Before we describe the specifics of the algorithm used, we will briefly discuss what reinforcement learning is; then we will see how it can be applied to the problem of choosing a TCP congestion control algorithm.
A Quick Introduction to Reinforcement Learning
Reinforcement learning is an action-oriented learning approach where an agent takes actions in an environment, and based upon reward signals from the environment attempts to maximize those rewards over time.
An agent takes a set of actions in an environment, transitioning to different states, and may or may not receive rewards along the way. Some reinforcement learning tasks break naturally into episodes (like a game of chess). In such cases, we attempt to learn the overall reward – termed the gain – for a given state across all episodes, and over time we both use that estimate to guide behaviour and refine the estimate as we observe the consequences of our actions. This sort of bootstrapping is the key to reinforcement learning; we “learn on the job”.
This form of learning dovetails neatly with bpftune, whose guiding philosophy is to make small changes in behaviour to see if they benefit the system while watching out for negative side-effects.
A key assumption underlying reinforcement learning is that states have the Markov property – that when in a given state, history prior to reaching that state is irrelevant. So any time we enter a state we can use past experience of that state to guide behaviour, without having to worry how we got to the state. This allows us to associate values with states meaningfully.
An agent learns a value function – a means of associating expected rewards with states and actions. A key question is how to act – do we maximize reward all the time, always picking the state/action that leads to the highest reward (exploitation)? Or do we sometimes explore the environment also to see if other states might yield better rewards in the future?
The behavioural choices an agent makes are termed its policy. A key question for policy formulation is whether the environment is static or non-stationary – in the latter case exploration will always be needed as old evaluations of actions or states may no longer be valid.
TCP Congestion Control – A Quick Primer
TCP uses a sliding window with TCP sequence numbers, and the size of the window is negotiated between the two sides of the TCP connection. However, once we move to a world with a lot of different TCP connections (and other forms of network traffic), we have to consider other aspects apart from the two ends of the connection. When setting out on a car journey, we need to consider both the likliehood that there will be a parking space at the destination (the TCP window is open) and if we will hit any traffic jams along the way (congestion). Ignoring the possibility of congestion – where a network has more traffic than it can handle – is a problem, because protocols like TCP will retransmit in the face of loss, and this can increase congestion in some cases.
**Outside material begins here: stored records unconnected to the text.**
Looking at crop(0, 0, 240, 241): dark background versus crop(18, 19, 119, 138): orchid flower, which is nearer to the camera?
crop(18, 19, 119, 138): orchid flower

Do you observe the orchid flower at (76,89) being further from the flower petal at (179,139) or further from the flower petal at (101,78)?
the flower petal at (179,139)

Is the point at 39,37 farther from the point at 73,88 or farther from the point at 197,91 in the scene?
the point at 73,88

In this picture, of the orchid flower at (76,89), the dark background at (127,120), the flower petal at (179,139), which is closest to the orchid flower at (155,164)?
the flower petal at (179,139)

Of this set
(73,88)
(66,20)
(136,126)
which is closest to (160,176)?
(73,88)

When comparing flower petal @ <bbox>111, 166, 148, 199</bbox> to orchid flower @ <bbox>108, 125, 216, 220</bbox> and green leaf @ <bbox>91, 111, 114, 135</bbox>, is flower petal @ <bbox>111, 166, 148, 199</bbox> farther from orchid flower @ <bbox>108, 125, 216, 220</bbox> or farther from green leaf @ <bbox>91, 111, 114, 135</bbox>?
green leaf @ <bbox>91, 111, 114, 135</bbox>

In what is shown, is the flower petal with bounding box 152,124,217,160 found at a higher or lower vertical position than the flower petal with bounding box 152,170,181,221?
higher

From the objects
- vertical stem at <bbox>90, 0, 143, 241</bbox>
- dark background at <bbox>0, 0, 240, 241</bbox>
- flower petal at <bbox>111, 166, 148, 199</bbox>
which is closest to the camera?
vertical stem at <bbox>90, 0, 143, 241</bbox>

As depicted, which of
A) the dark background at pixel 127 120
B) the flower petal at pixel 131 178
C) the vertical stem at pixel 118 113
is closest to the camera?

So protocols like TCP have to find ways to observe and react to congestion so that they avoid congestion collapse – where the congestion prevents or limits useful communication.
Congestion control algorithms have typically used packet loss as a signal of congestion, but some newer alogrithms such as BBR try to model the behaviour of the communication pathway instead, as the traditional approach could sometimes under-estimate traffic capacity.
How bpftune Picks a Congestion Control Algorithm
In applying reinforcement learning to TCP congestion control algorithm choice, we take the approach that
- a TCP connection lifetime is an “episode” in reinforcement learning terms.
- at connection initiation (either accept or connect), we take an action to select a congestion control algorithm.
- at episode end (connection close) we use information about the connection to comprise a reward signal associated with the congestion algorithm chosen.
- because the environment is non-stationary (network conditions can change), a purely greedy approach where we select the algorithm to maximize reward will not work. An epsilon-greedy approach – where we select the greedy action most of the time, but with a small probability (epsilon) select a non-greedy action to explore the environment – should be used.
- we make TCP congestion control algorithm choice on a per-remote host basis; other ways of making the choice are possible of course, such as per-service, but since this approach is about learning datapath characteristics, a per-remote host approach makes most sense.
How to make all of this work in BPF? We have some constraints:
- we need to have a way to catch connection setup and close and be able to set congestion control algorithm at connection setup time. Happily BPF provides “sockops” BPF programs that can be triggered at connection connect() or accept() time, and then can be configured to trigger on TCP state changes. The latter allows us to observe the closing state. The helper bpf_setsockopt() can be used to set congestion control algorithm at connection setup time.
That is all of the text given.